Nowadays, surgery procedures and adjuvant therapies are the best choices for the treatment of symptomatic spinal metastases. On the other hand, clinical evidence for spinal metastasis from malignities and skin cancer is generally lacking, probably because they are extremely rare.
Moreover, the incidence of MCC has increased in the last three decades, and currently, optimal management of patients with spinal metastasis from MCC has not yet been clearly established .
MCC is an uncommon neuroendocrine primary skin cancer, named from the neurosecretory granules in the tumor cells that originate from a neural crest derivative of Merkel cells . The first histopathological description was reported by Cyril Toker in 1972; he named the disease such as “trabecular carcinoma of the skin” .
The MCC is more common in Caucasians, males, and individuals greater than 65 years of age .
Similar to other primary skin cancers, this lesion is most commonly located in the sun-exposed areas of the skin such as the head and neck. The common clinical features are cutaneous manifestations such as a violaceous papule, nodule, pedunculated masses, chalazion, or granulation tissue. Moreover, nearly half of the patients have regional lymph node involvement at initial diagnosis and up to 3% of patients present a metastatic disease at the diagnosis .
The most frequent sites of distant metastasis are the lymph nodes, distant skin, lung, and bone .
The central nervous system (CNS) is rarely involved, despite the bone of the cranium and spine could be affected . Furthermore, there are only a few cases of MCC spinal metastasis reported in the literature (Table 1). Most of the reported metastasis are localized in epidural space with concomitant involvement of adjacent bone and/or paravertebral space. In particular, when the adjacent bone and/or neural foramina appear involved, the possibility of epidural extension through these structures should be considered.
Only two authors reported an intradural location of MCC metastasis, and one of these described an intramedullary lesion in an end-stage case of MCC . Abul-Kasim et al. described a patient with a leptomeningeal spread of disease and multiple brain localization that could be explained by the intradural dissemination of MCC metastasis. In our paper, we report the first case of intradural extramedullary metastasis of MCC without other localization in CNS .
The first step of treatment of MCC should be an excision of the primary lesion with a safe margin and prophylactic lymphadenectomy followed by irradiation to the primary site . Merkel cell carcinoma is a highly radiosensitive tumor, and radiotherapy is commonly used as adjuvant therapy after surgery, while chemotherapy is reserved for systemic disease .
In our case, the patient was treated with wide primary surgical excision in 2016, without adjuvant treatment. In January 2021, she underwent surgical bilateral resection of the breast for repetitive lesions from MCC with successive adjuvant chemotherapy. After 10 months, she presented sudden neurological impairment due to a cervical spine intradural lesion with mass effect.

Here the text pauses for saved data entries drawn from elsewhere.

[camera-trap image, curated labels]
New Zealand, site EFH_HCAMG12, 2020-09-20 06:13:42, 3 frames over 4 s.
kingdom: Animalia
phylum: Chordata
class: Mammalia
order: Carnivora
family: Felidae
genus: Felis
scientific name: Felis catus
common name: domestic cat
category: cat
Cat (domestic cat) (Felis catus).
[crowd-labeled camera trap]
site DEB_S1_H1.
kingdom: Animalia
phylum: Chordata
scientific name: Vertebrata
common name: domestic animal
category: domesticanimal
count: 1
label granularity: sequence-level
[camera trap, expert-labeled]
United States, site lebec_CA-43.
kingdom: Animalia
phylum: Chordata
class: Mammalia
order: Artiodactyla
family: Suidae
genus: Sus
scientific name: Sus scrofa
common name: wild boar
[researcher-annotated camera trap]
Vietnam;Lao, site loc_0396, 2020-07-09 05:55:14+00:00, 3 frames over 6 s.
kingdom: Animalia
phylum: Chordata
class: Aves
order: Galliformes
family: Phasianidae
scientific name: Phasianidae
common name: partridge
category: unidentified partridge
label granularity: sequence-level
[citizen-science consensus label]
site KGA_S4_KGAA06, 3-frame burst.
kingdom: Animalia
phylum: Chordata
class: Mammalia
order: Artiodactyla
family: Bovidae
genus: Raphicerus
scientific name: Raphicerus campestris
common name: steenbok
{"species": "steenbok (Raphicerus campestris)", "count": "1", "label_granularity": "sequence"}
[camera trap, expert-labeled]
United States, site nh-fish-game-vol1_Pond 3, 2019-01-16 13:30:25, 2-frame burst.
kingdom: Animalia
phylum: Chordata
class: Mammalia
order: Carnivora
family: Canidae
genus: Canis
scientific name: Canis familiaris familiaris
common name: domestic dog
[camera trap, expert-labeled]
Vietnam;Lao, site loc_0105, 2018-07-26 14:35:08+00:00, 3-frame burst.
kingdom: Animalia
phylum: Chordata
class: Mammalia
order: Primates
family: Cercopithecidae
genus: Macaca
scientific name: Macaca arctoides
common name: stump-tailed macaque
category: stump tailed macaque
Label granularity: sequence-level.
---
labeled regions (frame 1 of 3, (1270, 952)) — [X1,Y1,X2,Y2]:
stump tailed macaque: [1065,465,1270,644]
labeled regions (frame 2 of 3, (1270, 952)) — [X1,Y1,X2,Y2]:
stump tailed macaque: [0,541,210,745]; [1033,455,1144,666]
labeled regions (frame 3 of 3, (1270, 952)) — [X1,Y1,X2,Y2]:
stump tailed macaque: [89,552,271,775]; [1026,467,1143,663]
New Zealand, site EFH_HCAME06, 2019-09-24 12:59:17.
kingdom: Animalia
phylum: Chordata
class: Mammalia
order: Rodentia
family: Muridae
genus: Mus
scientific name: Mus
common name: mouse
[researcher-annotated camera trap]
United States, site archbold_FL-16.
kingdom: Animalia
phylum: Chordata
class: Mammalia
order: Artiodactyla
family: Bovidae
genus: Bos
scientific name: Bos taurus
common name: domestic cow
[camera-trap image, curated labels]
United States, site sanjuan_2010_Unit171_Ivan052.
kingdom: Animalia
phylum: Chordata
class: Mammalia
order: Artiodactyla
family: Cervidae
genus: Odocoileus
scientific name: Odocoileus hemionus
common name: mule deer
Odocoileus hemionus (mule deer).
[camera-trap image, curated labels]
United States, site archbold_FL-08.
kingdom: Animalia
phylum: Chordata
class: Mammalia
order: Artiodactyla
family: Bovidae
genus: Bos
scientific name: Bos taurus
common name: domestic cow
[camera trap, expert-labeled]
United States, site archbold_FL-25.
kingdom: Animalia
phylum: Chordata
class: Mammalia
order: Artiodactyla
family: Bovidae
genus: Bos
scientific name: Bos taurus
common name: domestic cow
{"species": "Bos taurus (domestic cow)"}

The management of patients with spinal metastasis from malignant skin cancers is controversial and often associated with poor outcomes. Several factors should be considered choosing the best treatment modality. The stage of the disease, patient’s age, overall condition, ambulatory status, and life expectancy are some to be considered.
The exact time of life expectancy is controversial, and some clinicians commonly use a cutoff of 3 months to determine whether surgical intervention should be offered, while others advocate at least 6 months of life expectancy. Decompressive surgery plus radiation is demonstrated to be the preferred treatment for patients with solitary spinal metastases with symptomatic cord compression .
In our case, the patient had a sudden neurological impairment, more than 3 months of life expectancy, and solitary spinal metastasis without other CNS involvement. Laminectomy and complete excision were performed with an improvement of neurological symptoms.
When the spine stability is compromised the stabilization should be considered [4, 8]. Furthermore, when the prognosis is very poor, palliative care (CT, RT) should be the treatment of choice. Only a few articles studied the median survival of patients affected by spinal metastasis from primary skin cancer. Goodwin et al. reported a median survival of 6.3 months despite the type of treatment (surgical and/or medical), whereas the mean survival was 4.6 months, 6.9 months, and 9.1 months from diagnosis of spinal metastasis, respectively, for patients treated with surgery alone, medical treatment alone, and surgery plus adjuvant therapy . A possible bias of this data was that the study comprised a preponderance of case reports and a heterogeneous cohort.
According to the literature, our patient underwent adjuvant radiotherapy treatment, and actually, she is under clinical follow-up. In summary, we reported the first case of solitary intradural extramedullary cervical spine metastasis from MCC. To improve the management of patients with spinal metastasis from skin cancers, we recommend a multidisciplinary discussion to choose the best treatment and consider the metastasis of MCC in the differential diagnosis of spinal metastasis, particularly in patients with skin lesion history. Moreover, further studies are needed to improve the management and outcome of patients with spine metastasis from MCC.